Jouw opdracht ->
Beantwoord aan de hand van het verslag over de tewerkstelling in Bremen:
(a) Vanuit welke plaats vertrok de trein op 22-10-1942?
(b) Wat was het verblijfadres na aankomst?
(c) Waar was het 'Aufenthalt-Ausweis' geldig?

Donderdag 22-10-1942 ben ik, als verplicht tewerkgestelde voor Duitsland, met ruim 80 anderen onder controle van Gewestelijk Arbeidsbureau, Politie en Feldgendarmerie, per trein vanuit Maassluis op transport gesteld naar Bremen. Bedrijfsadres: Borgward Automobielwerke, Föhrenstrasse 16 Bremen-Hastedt. Aankomst Bremen plm 2230u 22-10-1942.
Door op het station aanwezige bedrijfspolitie onder veel “Loos-Loos” geschreeuw overgebracht naar het verblijfadres Lager Riensberg in Bremen-Horn. Een aantal houten barakken zwaar omheind met prikkeldraad en met absoluut minimum aan sanitaire en andere voorzieningen.
De eerste 9-10 maanden mocht er, door een zgn. ‘Ausländerverbot’ geen gebruik gemaakt worden van de tram, later alleen als er staanplaats was. Je had een ‘Aufenthalt-Ausweis’ dat alleen geldig was in Bremen, kwam je daarbuiten dan werd dat gezien als een vluchtpoging, je werd ‘Eingesperrt’ en kwam niet meer terug.

Te onderzoeken gegevens ->
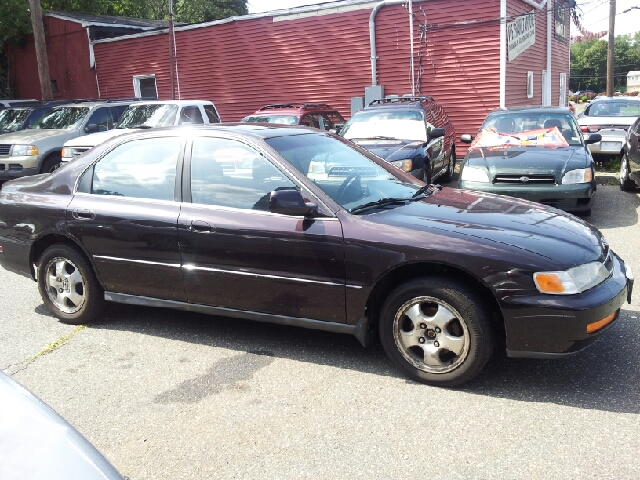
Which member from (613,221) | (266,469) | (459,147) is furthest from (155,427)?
(459,147)

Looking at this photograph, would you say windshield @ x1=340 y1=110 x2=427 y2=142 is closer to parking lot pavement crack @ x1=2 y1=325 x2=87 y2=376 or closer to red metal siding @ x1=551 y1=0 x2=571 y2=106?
parking lot pavement crack @ x1=2 y1=325 x2=87 y2=376

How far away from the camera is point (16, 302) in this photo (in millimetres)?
5676

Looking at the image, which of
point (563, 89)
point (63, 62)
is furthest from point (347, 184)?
point (63, 62)

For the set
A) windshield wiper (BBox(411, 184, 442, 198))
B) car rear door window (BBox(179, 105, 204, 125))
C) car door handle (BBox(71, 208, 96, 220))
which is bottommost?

Antwoord ->
(a) Maassluis
(b) Lager Riensberg in Bremen-Horn
(c) Alleen in Bremen